Navigating through urban areas, the Museo de la Calle stops at any corner to exhibit its collection and exchange its contents with the public. Exhibiting in the street is to recognize a public, some of whom are illiterate, and surprised by an exhibition that looks more like a travelling market stall, a joke or leg pulling or a sweet stall. They come face to face with a museum when they had not planned to visit any.

With the specific aim of making art by exchanging goods with other people, we set out in search of intimate moments in public spaces and “poetical events” which gave meaning to human and social relationships in everyday urban life.

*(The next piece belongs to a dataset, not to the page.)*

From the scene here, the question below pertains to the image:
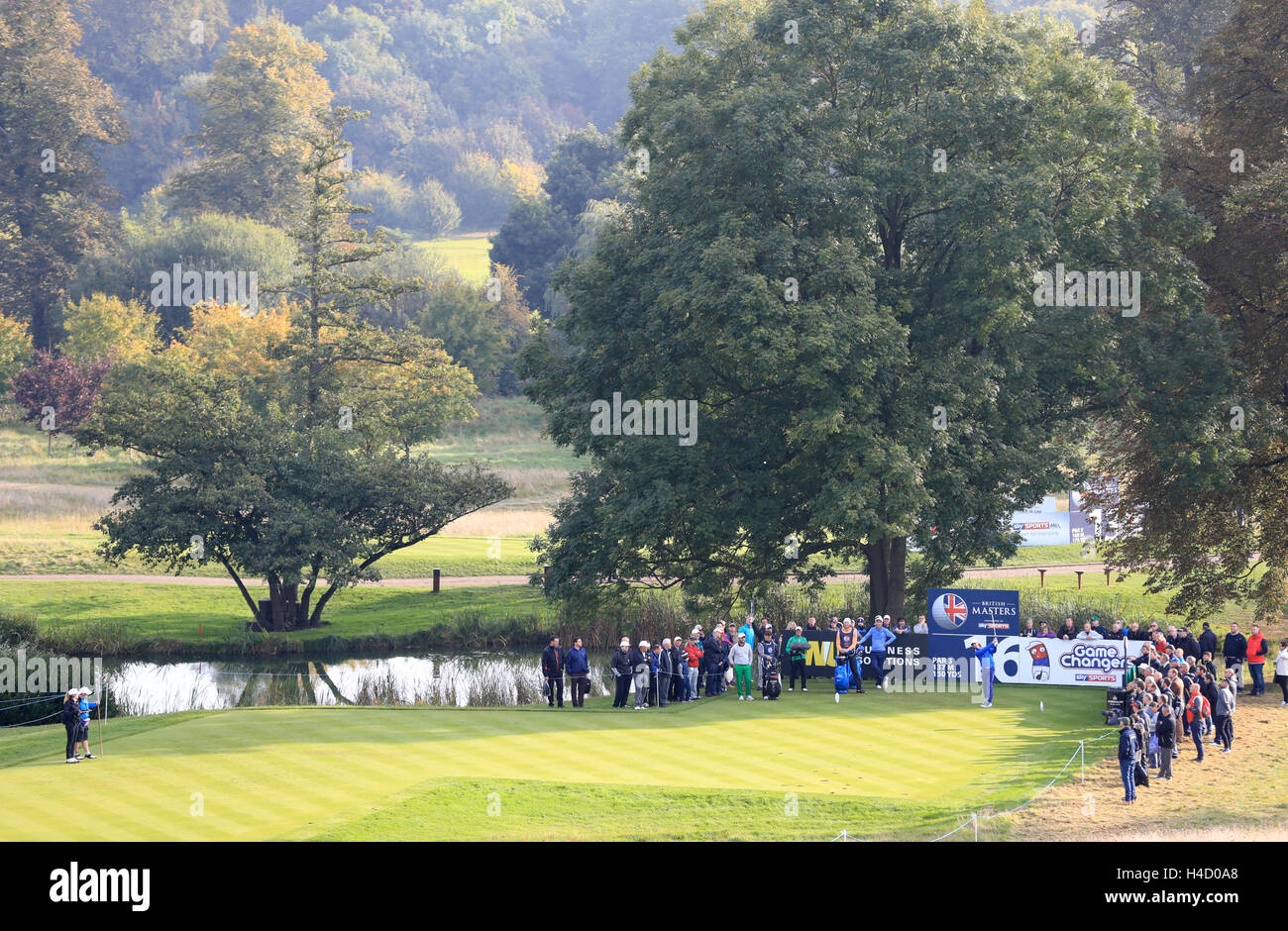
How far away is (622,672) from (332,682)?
44.9ft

Since 1998 the museum has travelled the streets of Bogota, Ljubljana, Seville, Barcelona, San Juan de Puerto Rico, Paris, Berne, Alcorcón, Istanbul, and Coslada.

02 Motocarro
Domènec

Manresa, Espanya
2009-2010
www.domenec.net

This project is based on the construction of a three-wheeler van similar to the one that appeared in the movie Plácido, shot almost entirely on location in Manresa in 1961 and deemed to be one of Luis G. Berlanga’s best films. The department of self-propulsion at the Lacetània Secondary school in Manresa included in its pedagogical programme the recovery and restoration of an old vehicle similar to the one in the film. Once restored and modified, this vehicle becomes a “commemorative monument” in motion, an ironic device and critical memory capsule which, when travelling through the streets, evokes the social landscape of the film and places it in the social context of developing countries by showing the similitude of the mechanisms of an economy of subsistence and social exclusion. The reconstructed three-wheeler van may be used for many tasks and could be the catalyser of different events: such as a small, mobile multimedia device, as a support for an open air video projector and using its loudspeakers to communicate and diffuse the activities of different groups in Manresa.


Those participating in the project were: Jordi Aligué Pujals, Balan Mihaita Catalin, Dima Nicolae Alexandra and Joan Segarra Jordana, students from the Institut Lacetània led by teacher Pere Izquierdo Maria.

01 Galería Callejera
Pablo Rojas Schwartz

Santiago, Xile

2004-2011
www.galeriacallejera.cl


Galería Callejera (Street Gallery) is a travelling exhibition area that features multidisciplinary art works. It can cover long distances exhibiting works in motion or can be stationary in specific areas. Thus, it can be seen by a type of public that does not usually visit conventional museums or galleries. This allows the works to gather a heterogeneous public from different social and economic backgrounds.
The first design of GaleríaCallejera was held around fifteen exhibitions during its first four years in action. Thanks to funding from Fondart 2009, a new, much larger GaleríaCallejera was built with more space to view the exhibitions using iron and acrylic windows and a hold was built to carry equipment and luggage; the GaleríaCallejera was designed to reach a maximum of one hundred kilometres per hour. This new GaleríaCallejera fulfils the function of covering long distances creating cultural exchanges in other places around the country and abroad.